NORFOLK, Va. — A Red Springs native is serving in the U.S. Navy with Coastal Riverine Squadron 2.
Chief Petty Officer Dennis Harris is a master-at-arms with the squadron operating out of Virginia Beach, Va. A Navy master-at-arms is responsible for security operations.
“I enjoy helping and developing junior sailors and officers in my job,” Harris said.
Harris credits his success in the Navy to many of the lessons learned in Red Springs.
“My hometown taught me the importance of being honest and taking accountability for your actions,” he said.
The men and women of the U.S. Navy’s Coastal Riverine Force provide port and harbor security, high-value asset protection and conducts maritime security operations in coastal and inland waterways.

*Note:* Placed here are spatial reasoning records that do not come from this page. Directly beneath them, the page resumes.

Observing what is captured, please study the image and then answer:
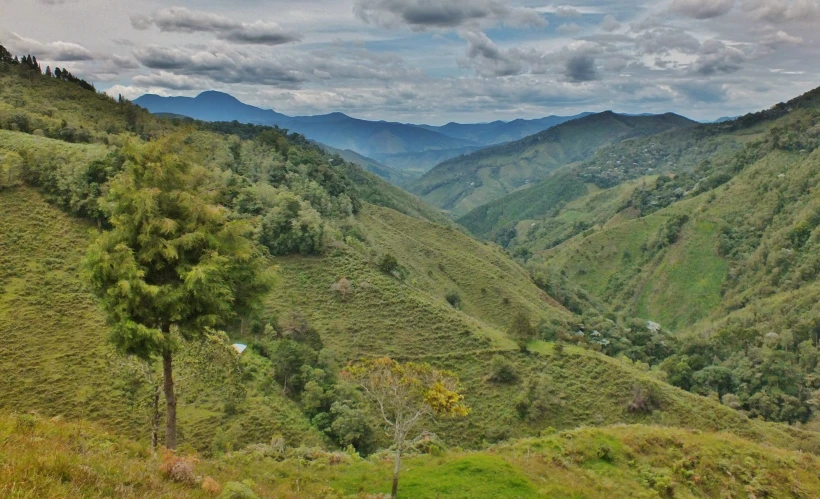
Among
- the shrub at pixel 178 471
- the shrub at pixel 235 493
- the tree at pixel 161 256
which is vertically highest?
the tree at pixel 161 256

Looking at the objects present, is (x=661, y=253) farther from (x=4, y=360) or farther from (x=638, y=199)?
(x=4, y=360)

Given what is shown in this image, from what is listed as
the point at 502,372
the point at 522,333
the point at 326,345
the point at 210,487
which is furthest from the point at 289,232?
the point at 210,487

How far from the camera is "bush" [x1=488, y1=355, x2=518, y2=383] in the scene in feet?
147

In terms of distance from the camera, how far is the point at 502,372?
45.0 m

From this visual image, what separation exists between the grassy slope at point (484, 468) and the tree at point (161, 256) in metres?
3.35

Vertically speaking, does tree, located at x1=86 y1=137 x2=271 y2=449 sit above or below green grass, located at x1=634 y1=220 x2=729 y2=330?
above

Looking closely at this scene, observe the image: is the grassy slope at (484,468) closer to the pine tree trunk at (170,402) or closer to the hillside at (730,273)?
the pine tree trunk at (170,402)

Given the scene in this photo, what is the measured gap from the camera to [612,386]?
43.6 m

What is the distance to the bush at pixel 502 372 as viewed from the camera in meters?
44.8

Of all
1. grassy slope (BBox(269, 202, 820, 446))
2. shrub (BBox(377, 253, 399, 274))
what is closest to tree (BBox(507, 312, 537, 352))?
grassy slope (BBox(269, 202, 820, 446))

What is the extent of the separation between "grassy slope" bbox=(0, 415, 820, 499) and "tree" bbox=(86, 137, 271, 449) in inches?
132

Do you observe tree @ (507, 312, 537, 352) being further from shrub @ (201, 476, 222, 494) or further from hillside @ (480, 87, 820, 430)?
shrub @ (201, 476, 222, 494)

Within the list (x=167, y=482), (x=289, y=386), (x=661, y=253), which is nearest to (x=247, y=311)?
(x=167, y=482)

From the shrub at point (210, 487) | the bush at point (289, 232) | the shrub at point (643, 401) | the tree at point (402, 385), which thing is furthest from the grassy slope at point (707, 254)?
the shrub at point (210, 487)
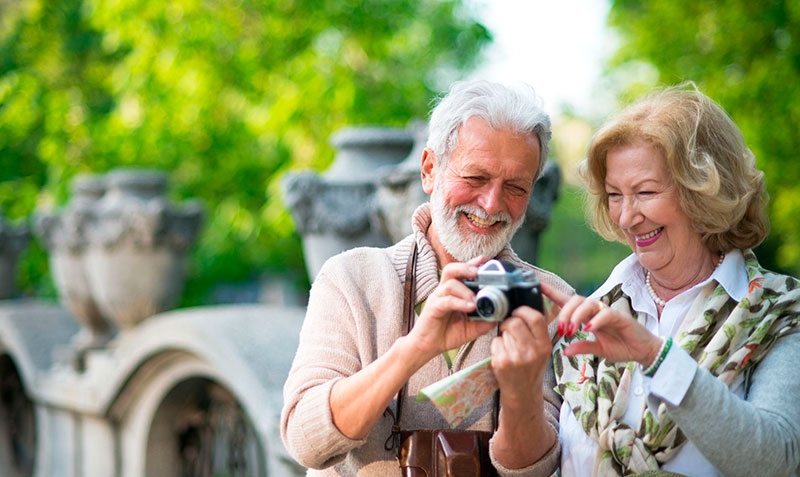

“I like the operational tempo of this command,” Harris said. “It’s a fast-paced environment.”
For two years in a row CRS-2 has won the Navy’s coveted Battle “E” Award, an award that recognizes a unit for its excellence in sustained superior performance in an operational environment and for being the best squadron in the Coastal Riverine Force. Eligibility for this award demands day-to-day demonstrated excellence in addition to superior achievement during certifications and qualifications conducted throughout the competitive period.
In addition to this achievement, CSR-2 also won the 2017 Chief of Naval Operations Off Duty Safety Award, a first for any unit under the charge of the Navy Expeditionary Combat Command.
“This squadron’s success is due to the dedication and caliber of its sailors at all levels,” said Cmdr. Joe Droll, commanding officer of CRS-2. “The demands placed on them are high, and they often make sacrifices to meet the mission, whether its training boat crews, security teams, maintainers or operation center watch standers. Through all the challenges they find a way to get the job done.”
Though there are many ways for a sailor to earn distinction in their command, community, and career, Harris is most proud of being selected for chief petty officer.
“Becoming chief was a goal I set for myself when I joined the Navy,” Harris said. “It was the culmination of my career, and the sailors I was training and leading.”
While serving in the Navy may present many challenges, Harris has found reward in service.
“The Navy has taught me if you take care of your sailors they will take care of you,” he said. “You always want to give sailors what they need, not what they want, to develop them into better sailors and people.”